--- START ---

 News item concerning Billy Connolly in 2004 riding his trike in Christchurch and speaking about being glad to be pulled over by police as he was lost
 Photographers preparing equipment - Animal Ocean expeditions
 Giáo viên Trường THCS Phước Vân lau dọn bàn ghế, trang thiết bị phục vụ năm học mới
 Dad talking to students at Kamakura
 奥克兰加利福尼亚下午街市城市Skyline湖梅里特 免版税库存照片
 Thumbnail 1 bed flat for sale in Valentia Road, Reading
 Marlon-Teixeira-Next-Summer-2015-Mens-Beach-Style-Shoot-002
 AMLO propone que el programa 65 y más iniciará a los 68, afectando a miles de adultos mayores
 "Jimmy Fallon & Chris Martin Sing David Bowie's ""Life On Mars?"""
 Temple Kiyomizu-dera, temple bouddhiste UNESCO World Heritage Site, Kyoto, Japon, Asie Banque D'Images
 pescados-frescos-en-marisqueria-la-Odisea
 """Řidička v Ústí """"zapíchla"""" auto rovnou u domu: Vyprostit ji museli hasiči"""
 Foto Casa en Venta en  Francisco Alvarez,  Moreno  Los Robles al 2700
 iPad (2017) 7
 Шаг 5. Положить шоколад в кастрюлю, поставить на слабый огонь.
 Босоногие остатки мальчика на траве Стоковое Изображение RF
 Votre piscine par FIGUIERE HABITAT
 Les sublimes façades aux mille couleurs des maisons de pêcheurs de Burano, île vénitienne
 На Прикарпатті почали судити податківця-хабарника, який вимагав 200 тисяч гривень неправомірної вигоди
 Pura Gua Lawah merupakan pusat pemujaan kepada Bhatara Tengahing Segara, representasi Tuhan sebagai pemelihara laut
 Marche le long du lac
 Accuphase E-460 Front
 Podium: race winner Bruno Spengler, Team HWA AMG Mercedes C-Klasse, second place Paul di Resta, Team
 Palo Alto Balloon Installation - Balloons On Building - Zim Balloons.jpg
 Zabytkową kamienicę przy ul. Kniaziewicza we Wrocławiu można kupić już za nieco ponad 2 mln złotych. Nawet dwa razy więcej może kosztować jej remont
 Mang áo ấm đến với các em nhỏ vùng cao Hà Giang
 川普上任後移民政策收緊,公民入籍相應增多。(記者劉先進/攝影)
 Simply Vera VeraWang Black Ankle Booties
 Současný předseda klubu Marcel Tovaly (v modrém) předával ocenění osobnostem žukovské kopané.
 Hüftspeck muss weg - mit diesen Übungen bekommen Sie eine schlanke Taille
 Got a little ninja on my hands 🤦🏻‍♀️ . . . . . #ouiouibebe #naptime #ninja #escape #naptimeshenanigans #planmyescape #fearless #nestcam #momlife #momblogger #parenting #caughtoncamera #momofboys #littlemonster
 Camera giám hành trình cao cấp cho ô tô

--- END ---

* [What the task requires]:
Using the listing above, reproduce each line without omission.

* [Reply]:
 News item concerning Billy Connolly in 2004 riding his trike in Christchurch and speaking about being glad to be pulled over by police as he was lost
 Photographers preparing equipment - Animal Ocean expeditions
 Giáo viên Trường THCS Phước Vân lau dọn bàn ghế, trang thiết bị phục vụ năm học mới
 Dad talking to students at Kamakura
 奥克兰加利福尼亚下午街市城市Skyline湖梅里特 免版税库存照片
 Thumbnail 1 bed flat for sale in Valentia Road, Reading
 Marlon-Teixeira-Next-Summer-2015-Mens-Beach-Style-Shoot-002
 AMLO propone que el programa 65 y más iniciará a los 68, afectando a miles de adultos mayores
 "Jimmy Fallon & Chris Martin Sing David Bowie's ""Life On Mars?"""
 Temple Kiyomizu-dera, temple bouddhiste UNESCO World Heritage Site, Kyoto, Japon, Asie Banque D'Images
 pescados-frescos-en-marisqueria-la-Odisea
 """Řidička v Ústí """"zapíchla"""" auto rovnou u domu: Vyprostit ji museli hasiči"""
 Foto Casa en Venta en  Francisco Alvarez,  Moreno  Los Robles al 2700
 iPad (2017) 7
 Шаг 5. Положить шоколад в кастрюлю, поставить на слабый огонь.
 Босоногие остатки мальчика на траве Стоковое Изображение RF
 Votre piscine par FIGUIERE HABITAT
 Les sublimes façades aux mille couleurs des maisons de pêcheurs de Burano, île vénitienne
 На Прикарпатті почали судити податківця-хабарника, який вимагав 200 тисяч гривень неправомірної вигоди
 Pura Gua Lawah merupakan pusat pemujaan kepada Bhatara Tengahing Segara, representasi Tuhan sebagai pemelihara laut
 Marche le long du lac
 Accuphase E-460 Front
 Podium: race winner Bruno Spengler, Team HWA AMG Mercedes C-Klasse, second place Paul di Resta, Team
 Palo Alto Balloon Installation - Balloons On Building - Zim Balloons.jpg
 Zabytkową kamienicę przy ul. Kniaziewicza we Wrocławiu można kupić już za nieco ponad 2 mln złotych. Nawet dwa razy więcej może kosztować jej remont
 Mang áo ấm đến với các em nhỏ vùng cao Hà Giang
 川普上任後移民政策收緊,公民入籍相應增多。(記者劉先進/攝影)
 Simply Vera VeraWang Black Ankle Booties
 Současný předseda klubu Marcel Tovaly (v modrém) předával ocenění osobnostem žukovské kopané.
 Hüftspeck muss weg - mit diesen Übungen bekommen Sie eine schlanke Taille
 Got a little ninja on my hands 🤦🏻‍♀️ . . . . . #ouiouibebe #naptime #ninja #escape #naptimeshenanigans #planmyescape #fearless #nestcam #momlife #momblogger #parenting #caughtoncamera #momofboys #littlemonster
 Camera giám hành trình cao cấp cho ô tô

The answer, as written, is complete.